------ EXCERPTED DATA

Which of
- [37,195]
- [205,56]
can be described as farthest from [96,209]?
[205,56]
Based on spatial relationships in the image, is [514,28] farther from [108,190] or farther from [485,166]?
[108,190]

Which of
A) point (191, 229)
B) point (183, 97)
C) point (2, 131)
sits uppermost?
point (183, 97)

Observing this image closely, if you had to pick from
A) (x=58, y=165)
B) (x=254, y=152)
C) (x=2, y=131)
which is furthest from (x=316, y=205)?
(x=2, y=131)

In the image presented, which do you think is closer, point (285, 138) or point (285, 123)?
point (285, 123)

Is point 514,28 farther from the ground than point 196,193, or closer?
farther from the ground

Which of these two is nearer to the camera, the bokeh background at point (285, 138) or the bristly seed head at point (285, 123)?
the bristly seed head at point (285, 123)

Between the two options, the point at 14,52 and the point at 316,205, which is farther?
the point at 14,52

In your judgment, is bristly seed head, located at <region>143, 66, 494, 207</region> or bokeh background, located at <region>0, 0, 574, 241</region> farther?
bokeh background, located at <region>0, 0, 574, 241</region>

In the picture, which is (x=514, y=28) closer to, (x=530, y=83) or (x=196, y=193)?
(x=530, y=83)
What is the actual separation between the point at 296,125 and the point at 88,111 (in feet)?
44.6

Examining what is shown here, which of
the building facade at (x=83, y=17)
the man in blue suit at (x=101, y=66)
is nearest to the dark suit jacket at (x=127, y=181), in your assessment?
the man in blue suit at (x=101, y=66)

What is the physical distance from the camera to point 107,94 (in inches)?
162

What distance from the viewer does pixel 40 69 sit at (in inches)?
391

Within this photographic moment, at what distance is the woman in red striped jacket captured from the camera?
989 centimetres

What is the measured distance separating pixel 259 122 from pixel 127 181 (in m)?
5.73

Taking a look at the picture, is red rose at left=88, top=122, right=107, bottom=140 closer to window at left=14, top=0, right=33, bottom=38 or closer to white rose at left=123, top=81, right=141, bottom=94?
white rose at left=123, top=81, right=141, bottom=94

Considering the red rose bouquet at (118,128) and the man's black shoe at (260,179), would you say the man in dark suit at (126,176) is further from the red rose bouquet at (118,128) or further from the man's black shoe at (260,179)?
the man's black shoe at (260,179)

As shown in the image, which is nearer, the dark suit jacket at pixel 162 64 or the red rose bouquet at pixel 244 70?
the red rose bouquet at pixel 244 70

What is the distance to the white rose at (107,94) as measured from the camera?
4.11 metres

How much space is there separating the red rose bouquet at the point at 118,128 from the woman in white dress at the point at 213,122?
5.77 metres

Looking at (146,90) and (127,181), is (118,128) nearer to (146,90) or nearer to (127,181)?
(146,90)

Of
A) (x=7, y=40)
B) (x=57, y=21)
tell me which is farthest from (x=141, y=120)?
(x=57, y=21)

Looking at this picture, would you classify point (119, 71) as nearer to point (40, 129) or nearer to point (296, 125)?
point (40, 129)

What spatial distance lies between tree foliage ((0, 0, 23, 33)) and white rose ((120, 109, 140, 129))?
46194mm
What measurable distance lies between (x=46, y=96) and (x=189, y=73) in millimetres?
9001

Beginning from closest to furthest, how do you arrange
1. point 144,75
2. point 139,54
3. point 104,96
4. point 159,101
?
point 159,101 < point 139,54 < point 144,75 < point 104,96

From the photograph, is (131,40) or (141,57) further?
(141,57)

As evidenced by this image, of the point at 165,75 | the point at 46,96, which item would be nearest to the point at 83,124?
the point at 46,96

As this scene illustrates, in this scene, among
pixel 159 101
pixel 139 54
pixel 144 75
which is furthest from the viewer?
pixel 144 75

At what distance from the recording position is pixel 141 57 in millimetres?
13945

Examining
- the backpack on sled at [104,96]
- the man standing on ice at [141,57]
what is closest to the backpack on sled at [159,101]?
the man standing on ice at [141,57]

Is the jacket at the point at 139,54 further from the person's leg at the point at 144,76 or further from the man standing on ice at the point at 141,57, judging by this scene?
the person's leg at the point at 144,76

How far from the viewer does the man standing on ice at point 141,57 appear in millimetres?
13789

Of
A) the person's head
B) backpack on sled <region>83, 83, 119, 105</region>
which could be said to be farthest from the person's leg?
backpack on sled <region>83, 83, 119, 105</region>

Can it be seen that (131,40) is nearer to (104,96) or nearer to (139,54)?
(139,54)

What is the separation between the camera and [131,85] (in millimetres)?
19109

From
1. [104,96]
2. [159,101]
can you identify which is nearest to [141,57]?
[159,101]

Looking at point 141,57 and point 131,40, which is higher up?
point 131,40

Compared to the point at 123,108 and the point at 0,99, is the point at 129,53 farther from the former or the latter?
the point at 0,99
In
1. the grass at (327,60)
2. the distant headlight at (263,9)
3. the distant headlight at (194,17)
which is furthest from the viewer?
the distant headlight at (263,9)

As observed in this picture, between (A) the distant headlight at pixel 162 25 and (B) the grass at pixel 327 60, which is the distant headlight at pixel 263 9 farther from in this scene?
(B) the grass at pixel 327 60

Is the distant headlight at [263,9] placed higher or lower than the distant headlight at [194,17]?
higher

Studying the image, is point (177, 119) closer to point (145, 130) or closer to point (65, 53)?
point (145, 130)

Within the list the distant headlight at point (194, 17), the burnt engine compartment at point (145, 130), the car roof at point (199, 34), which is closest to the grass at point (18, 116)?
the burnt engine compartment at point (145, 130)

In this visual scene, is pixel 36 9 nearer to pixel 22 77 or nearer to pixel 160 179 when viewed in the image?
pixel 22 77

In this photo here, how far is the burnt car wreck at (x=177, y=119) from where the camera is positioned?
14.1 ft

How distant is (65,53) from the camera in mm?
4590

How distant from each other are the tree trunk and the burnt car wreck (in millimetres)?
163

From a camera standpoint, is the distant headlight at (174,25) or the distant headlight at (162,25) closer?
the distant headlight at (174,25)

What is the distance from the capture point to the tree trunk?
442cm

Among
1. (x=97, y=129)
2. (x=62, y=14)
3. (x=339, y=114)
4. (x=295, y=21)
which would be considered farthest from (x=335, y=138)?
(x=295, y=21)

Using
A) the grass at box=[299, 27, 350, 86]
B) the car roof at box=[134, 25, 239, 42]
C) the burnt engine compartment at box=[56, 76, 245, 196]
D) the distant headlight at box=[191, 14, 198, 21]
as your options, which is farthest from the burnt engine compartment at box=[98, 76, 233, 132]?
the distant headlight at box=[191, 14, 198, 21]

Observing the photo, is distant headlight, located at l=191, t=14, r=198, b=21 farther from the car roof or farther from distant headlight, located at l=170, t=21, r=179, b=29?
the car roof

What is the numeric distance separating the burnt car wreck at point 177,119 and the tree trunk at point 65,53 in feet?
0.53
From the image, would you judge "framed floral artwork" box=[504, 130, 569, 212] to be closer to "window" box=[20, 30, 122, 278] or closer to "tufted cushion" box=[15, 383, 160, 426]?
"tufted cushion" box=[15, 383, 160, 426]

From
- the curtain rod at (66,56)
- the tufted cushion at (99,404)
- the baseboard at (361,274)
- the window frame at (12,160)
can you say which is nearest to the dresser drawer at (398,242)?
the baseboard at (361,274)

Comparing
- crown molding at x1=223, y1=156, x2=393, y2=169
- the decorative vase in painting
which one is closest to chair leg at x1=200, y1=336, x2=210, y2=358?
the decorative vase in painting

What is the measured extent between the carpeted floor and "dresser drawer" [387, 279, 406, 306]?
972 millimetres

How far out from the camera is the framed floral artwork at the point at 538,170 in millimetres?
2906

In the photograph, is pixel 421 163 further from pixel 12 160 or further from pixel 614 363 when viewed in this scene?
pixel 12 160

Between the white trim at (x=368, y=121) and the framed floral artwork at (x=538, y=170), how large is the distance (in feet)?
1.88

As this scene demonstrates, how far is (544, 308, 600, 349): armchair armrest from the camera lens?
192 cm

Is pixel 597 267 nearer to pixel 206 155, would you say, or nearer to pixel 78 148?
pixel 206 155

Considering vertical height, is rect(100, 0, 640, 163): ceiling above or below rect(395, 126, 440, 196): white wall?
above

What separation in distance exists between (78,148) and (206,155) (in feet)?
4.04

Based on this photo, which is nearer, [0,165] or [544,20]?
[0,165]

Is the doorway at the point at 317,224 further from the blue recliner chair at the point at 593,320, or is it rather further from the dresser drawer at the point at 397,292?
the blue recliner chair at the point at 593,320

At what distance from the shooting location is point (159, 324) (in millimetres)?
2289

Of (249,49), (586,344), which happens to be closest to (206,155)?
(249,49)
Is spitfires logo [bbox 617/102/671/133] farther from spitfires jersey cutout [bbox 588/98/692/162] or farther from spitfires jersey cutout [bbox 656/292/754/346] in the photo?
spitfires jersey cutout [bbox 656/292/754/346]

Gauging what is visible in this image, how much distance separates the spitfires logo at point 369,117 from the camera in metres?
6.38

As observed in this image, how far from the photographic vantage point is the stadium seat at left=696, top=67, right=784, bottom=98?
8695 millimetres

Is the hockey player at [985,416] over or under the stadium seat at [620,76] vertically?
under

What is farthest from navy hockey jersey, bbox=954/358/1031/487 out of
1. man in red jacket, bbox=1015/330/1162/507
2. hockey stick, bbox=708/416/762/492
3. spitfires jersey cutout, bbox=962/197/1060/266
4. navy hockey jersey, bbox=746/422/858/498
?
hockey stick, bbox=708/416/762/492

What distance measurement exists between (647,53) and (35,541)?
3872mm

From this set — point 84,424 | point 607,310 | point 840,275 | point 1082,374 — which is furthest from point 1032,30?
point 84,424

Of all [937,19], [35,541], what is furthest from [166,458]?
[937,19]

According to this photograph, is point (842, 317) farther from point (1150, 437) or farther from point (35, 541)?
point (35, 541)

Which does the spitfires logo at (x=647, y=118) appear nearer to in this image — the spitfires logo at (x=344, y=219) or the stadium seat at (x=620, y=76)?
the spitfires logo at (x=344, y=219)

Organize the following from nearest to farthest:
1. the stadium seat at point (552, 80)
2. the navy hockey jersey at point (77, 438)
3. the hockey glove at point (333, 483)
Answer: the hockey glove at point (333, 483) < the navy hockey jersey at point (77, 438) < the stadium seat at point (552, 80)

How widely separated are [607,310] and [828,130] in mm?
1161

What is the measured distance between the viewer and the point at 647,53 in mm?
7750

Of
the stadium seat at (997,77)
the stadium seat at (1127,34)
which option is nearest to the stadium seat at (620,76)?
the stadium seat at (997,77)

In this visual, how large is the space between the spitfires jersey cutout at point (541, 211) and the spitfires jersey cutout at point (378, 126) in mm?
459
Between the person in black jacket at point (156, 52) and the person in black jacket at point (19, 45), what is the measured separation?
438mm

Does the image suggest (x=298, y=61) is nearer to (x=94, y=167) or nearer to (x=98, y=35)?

------------

Please give the lines of the material between the lines holding "Of (249,49), (586,344), which" and "8695 millimetres", inclusive, renaming "logo" to "emblem" and leaving everything else unchanged.

Of (249,49), (586,344), which happens to be closest to (206,155)?
(249,49)
Is spitfires emblem [bbox 617/102/671/133] farther from spitfires jersey cutout [bbox 588/98/692/162] or farther from spitfires jersey cutout [bbox 656/292/754/346] in the photo?
spitfires jersey cutout [bbox 656/292/754/346]

Gauging what is visible in this image, how much distance separates the spitfires emblem at point 369,117 from the camera in metres?
6.38

As observed in this image, how far from the photographic vantage point is the stadium seat at left=696, top=67, right=784, bottom=98?
8695 millimetres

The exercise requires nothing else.